Lista de actividades:
**a.** Extrae del texto sobre el Che en La Cabaña el fragmento que va desde "Acuciado por esta" hasta "que fuera menester.", incluyendo ambos extremos.
**b.** Responde brevemente a estas preguntas sobre el texto sobre el Che en La Cabaña:
(i) ¿Cómo se llama el otro letrado testigo que recordaba las palabras del comandante?
(ii) ¿Con quién compara el texto a Guevara por su necesidad de autoinculpaciones?
(iii) ¿En qué momento se realizaban los juicios según el primer truco?
**c.** Escribe cómo sigue el texto sobre el Che en La Cabaña a partir de su última oración.

Texto seleccionado:

---+---

Sin saberlo, el Che entroncaba con la tradición jurídica bolchevique, una tradición perversa que consistía en dinamitar desde los cimientos las garantías procesales. "No hay que equivocarse en esto. Nuestra misión es hacer la revolución, y debemos empezar por las garantías procesales mismas", le dijo a Duque Estrada en cierta ocasión. José Vilasuso, otro de los letrados testigos de aquella matanza por entregas, recordaba las palabras que el comandante les dirigía:
No demoren las causas, esto es una revolución, no usen métodos legales burgueses, las pruebas son secundarias. Hay que proceder por convicción. Son una pandilla de criminales fanáticos.
El planteamiento del responsable de La Cabaña era cristalino, pero Cuba todavía no se había transformado en una república popular de la órbita soviética y había que guardar las formas. Los aliados norteamericanos y la prensa internacional, con quien los barbudos vivían un idilio, no estaban dispuestos a tolerar ciertos excesos. Guevara, como Stalin en la Gran Purga, necesitaba autoinculpaciones que justificasen las ejecuciones de puertas afuera.
Acuciado por esta necesidad, se le fueron ocurriendo trucos para ablandar a los imputados. El primero fue realizar los juicios de madrugada. Tirando de sus conocimientos de medicina, ordenó a los abogados que fijasen los interrogatorios por la noche, momento en el que, diría, "el hombre ofrece menos resistencia: en la calma nocturna la resistencia moral se debilita". Si la moral del acusado no se había debilitado lo suficiente, el Che tenía métodos más persuasivos, como el del falso fusilamiento: se sacaba al preso al foso y allí, entre risas, el pelotón disparaba sin munición. Tras la infame ceremonia, el fusilado, preso de un ataque de ansiedad, se inculpaba de lo que fuera menester.

---+---

Datos extraídos:

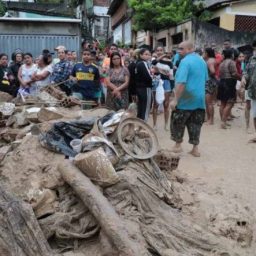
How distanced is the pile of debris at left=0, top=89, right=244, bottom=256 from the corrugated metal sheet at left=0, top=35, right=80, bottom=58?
27.6 feet

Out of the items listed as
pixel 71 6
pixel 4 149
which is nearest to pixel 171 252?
pixel 4 149

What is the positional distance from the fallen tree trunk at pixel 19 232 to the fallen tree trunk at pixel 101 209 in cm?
49

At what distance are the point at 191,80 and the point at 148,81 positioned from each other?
1.39 metres

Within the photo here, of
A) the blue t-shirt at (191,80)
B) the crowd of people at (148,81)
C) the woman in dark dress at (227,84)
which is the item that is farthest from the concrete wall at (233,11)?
the blue t-shirt at (191,80)

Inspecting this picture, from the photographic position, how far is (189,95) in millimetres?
7668

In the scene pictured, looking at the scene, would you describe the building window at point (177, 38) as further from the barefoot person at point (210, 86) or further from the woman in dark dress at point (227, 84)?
the woman in dark dress at point (227, 84)

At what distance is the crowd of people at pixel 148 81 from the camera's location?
7.70m

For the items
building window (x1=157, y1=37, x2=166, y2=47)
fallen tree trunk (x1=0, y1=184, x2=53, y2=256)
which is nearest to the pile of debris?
fallen tree trunk (x1=0, y1=184, x2=53, y2=256)

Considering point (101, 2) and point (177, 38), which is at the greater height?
point (101, 2)

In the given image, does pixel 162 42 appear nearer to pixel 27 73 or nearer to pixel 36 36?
pixel 36 36

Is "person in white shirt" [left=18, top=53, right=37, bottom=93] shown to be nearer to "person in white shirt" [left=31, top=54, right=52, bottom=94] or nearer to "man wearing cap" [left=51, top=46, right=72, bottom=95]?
"person in white shirt" [left=31, top=54, right=52, bottom=94]

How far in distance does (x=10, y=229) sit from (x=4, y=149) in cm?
220

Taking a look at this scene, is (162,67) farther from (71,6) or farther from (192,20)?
(71,6)

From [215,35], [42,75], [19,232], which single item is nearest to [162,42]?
[215,35]
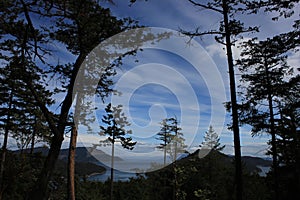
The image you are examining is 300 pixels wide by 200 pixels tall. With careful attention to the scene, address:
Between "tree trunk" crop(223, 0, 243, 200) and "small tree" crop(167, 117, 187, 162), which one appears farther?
"small tree" crop(167, 117, 187, 162)

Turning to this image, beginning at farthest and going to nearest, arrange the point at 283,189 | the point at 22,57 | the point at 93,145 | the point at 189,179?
the point at 189,179 → the point at 93,145 → the point at 283,189 → the point at 22,57

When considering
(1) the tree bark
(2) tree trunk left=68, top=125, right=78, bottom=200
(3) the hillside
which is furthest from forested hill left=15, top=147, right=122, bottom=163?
(1) the tree bark

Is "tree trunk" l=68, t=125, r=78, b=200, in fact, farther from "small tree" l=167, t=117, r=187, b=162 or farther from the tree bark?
"small tree" l=167, t=117, r=187, b=162

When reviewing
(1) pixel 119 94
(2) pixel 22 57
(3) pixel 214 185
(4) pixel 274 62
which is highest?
(4) pixel 274 62

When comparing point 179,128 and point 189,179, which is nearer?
point 179,128

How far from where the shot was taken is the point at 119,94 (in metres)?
11.8

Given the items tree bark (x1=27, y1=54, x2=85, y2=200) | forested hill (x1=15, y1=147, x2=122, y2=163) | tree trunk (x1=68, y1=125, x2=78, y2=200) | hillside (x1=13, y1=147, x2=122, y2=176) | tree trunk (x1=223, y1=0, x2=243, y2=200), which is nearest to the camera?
tree bark (x1=27, y1=54, x2=85, y2=200)

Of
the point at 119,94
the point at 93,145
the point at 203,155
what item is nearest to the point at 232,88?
the point at 119,94

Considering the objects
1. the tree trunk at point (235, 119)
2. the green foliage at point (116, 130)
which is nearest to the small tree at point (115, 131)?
the green foliage at point (116, 130)

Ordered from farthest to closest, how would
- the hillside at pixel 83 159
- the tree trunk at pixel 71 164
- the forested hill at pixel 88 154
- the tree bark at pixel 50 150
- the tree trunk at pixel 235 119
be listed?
the forested hill at pixel 88 154, the hillside at pixel 83 159, the tree trunk at pixel 71 164, the tree trunk at pixel 235 119, the tree bark at pixel 50 150

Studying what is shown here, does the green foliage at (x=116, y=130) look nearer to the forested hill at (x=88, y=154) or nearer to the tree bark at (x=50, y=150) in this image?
the forested hill at (x=88, y=154)

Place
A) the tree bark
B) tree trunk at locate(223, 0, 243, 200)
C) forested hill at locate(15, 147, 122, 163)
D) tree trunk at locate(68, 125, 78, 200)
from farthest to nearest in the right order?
1. forested hill at locate(15, 147, 122, 163)
2. tree trunk at locate(68, 125, 78, 200)
3. tree trunk at locate(223, 0, 243, 200)
4. the tree bark

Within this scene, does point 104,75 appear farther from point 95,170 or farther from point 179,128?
point 95,170

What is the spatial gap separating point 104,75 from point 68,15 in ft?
18.9
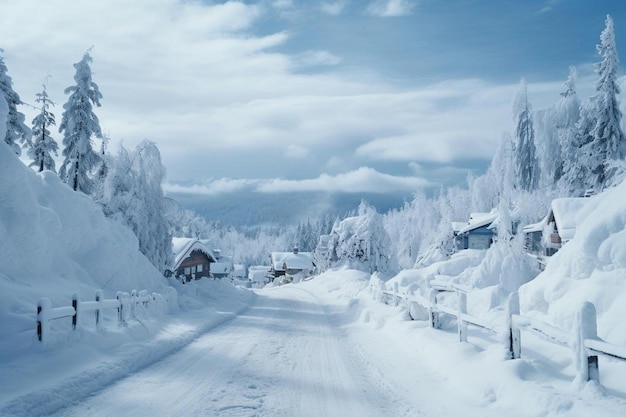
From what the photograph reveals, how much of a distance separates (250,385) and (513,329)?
4735 mm

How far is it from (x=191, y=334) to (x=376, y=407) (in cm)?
804

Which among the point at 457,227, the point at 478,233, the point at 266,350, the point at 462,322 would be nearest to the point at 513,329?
the point at 462,322

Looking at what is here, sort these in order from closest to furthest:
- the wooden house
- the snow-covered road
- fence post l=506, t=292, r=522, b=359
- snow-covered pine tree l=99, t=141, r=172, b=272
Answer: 1. the snow-covered road
2. fence post l=506, t=292, r=522, b=359
3. snow-covered pine tree l=99, t=141, r=172, b=272
4. the wooden house

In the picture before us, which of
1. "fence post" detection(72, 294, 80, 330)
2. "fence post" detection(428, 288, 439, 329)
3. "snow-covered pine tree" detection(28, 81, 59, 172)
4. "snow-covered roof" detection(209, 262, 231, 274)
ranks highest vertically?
"snow-covered pine tree" detection(28, 81, 59, 172)

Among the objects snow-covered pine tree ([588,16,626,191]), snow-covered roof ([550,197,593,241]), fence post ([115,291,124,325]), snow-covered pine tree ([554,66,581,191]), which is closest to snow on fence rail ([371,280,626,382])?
fence post ([115,291,124,325])

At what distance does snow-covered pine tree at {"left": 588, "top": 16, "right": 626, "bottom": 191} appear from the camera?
134ft

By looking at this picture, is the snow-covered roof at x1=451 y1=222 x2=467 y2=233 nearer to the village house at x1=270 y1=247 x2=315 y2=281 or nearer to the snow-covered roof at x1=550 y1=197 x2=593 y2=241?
the snow-covered roof at x1=550 y1=197 x2=593 y2=241

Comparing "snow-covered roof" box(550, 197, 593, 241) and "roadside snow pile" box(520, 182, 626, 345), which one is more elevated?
"snow-covered roof" box(550, 197, 593, 241)

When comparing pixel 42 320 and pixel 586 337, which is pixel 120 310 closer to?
pixel 42 320

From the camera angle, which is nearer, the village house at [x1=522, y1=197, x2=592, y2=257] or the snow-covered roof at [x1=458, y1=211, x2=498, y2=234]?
the village house at [x1=522, y1=197, x2=592, y2=257]

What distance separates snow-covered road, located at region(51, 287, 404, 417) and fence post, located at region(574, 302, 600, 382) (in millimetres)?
2763

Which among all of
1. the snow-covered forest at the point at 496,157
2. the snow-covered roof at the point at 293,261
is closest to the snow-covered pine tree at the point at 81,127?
the snow-covered forest at the point at 496,157

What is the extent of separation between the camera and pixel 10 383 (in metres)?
7.48

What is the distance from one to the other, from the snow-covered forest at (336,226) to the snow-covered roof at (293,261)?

---+---

Respuestas por apartado:
**a.**
Acuciado por esta necesidad, se le fueron ocurriendo trucos para ablandar a los imputados. El primero fue realizar los juicios de madrugada. Tirando de sus conocimientos de medicina, ordenó a los abogados que fijasen los interrogatorios por la noche, momento en el que, diría, "el hombre ofrece menos resistencia: en la calma nocturna la resistencia moral se debilita". Si la moral del acusado no se había debilitado lo suficiente, el Che tenía métodos más persuasivos, como el del falso fusilamiento: se sacaba al preso al foso y allí, entre risas, el pelotón disparaba sin munición. Tras la infame ceremonia, el fusilado, preso de un ataque de ansiedad, se inculpaba de lo que fuera menester.

**b.**
(i) José Vilasuso.
(ii) Con Stalin en la Gran Purga.
(iii) De madrugada.

**c.**
A pesar de las precauciones, las ejecuciones de La Cabaña terminaron por saltar a los periódicos. Tras sus muros no sólo estaban ajusticiando a oficiales con delitos de sangre probados, sino a cualquiera; de hecho, lo normal es que los condenados fuesen simples infelices, ya que los altos mandos del ejército batistiano hacía tiempo que habían abandonado la isla. Castro tomó cartas en el asunto, pero no para frenar la matanza, sino para azuzarla. En un mitin multitudinario frente al palacio presidencial, pidió a los congregados que votasen a mano alzada si querían que se continuase con los juicios populares, eufemismo con el que habían bautizado aquellas ridículas farsas presididas por Guevara. La muchedumbre levantó el brazo al unísono.
El Che, complacido por el espontáneo refrendo de la masa revolucionaria, continuó con sus labores. El derecho romano desapareció por completo en las diez hectáreas del fuerte. Suprimieron el habeas corpus y pasó a aplicarse la llamada "ley de la sierra", según la cual había que juzgar sin consideración de principios jurídicos generales. La declaración del fiscal, oficial investigador en la terminología revolucionaria, constituía una prueba irrefutable y era el paso previo a la condena definitiva, sobre la que no cabía apelación. Acto seguido, el expediente pasaba al despacho del comandante, que lo firmaba sin pestañear, básicamente porque ni siquiera los miraba.
Entre los meses de enero y marzo de 1959, Ernesto Guevara de la Serna no hizo otra cosa más que firmar sentencias de muerte, unas veinte diarias, 1.892 en total. La gran mayoría de los condenados eran inocentes, y de entre los culpables ninguno cometió un delito tan grave que justificase una pena semejante.
Una vez dio por concluido su trabajo en La Cabaña, la revolución premió a Guevara con la presidencia del Banco Nacional de Cuba. Allí perpetró otra atrocidad, aunque esta vez de índole económica. Hoy Cuba sigue siendo un país comunista, y por esa razón el escenario del crimen, el fuerte de San Carlos de La Cabaña, es un museo dedicado al Che.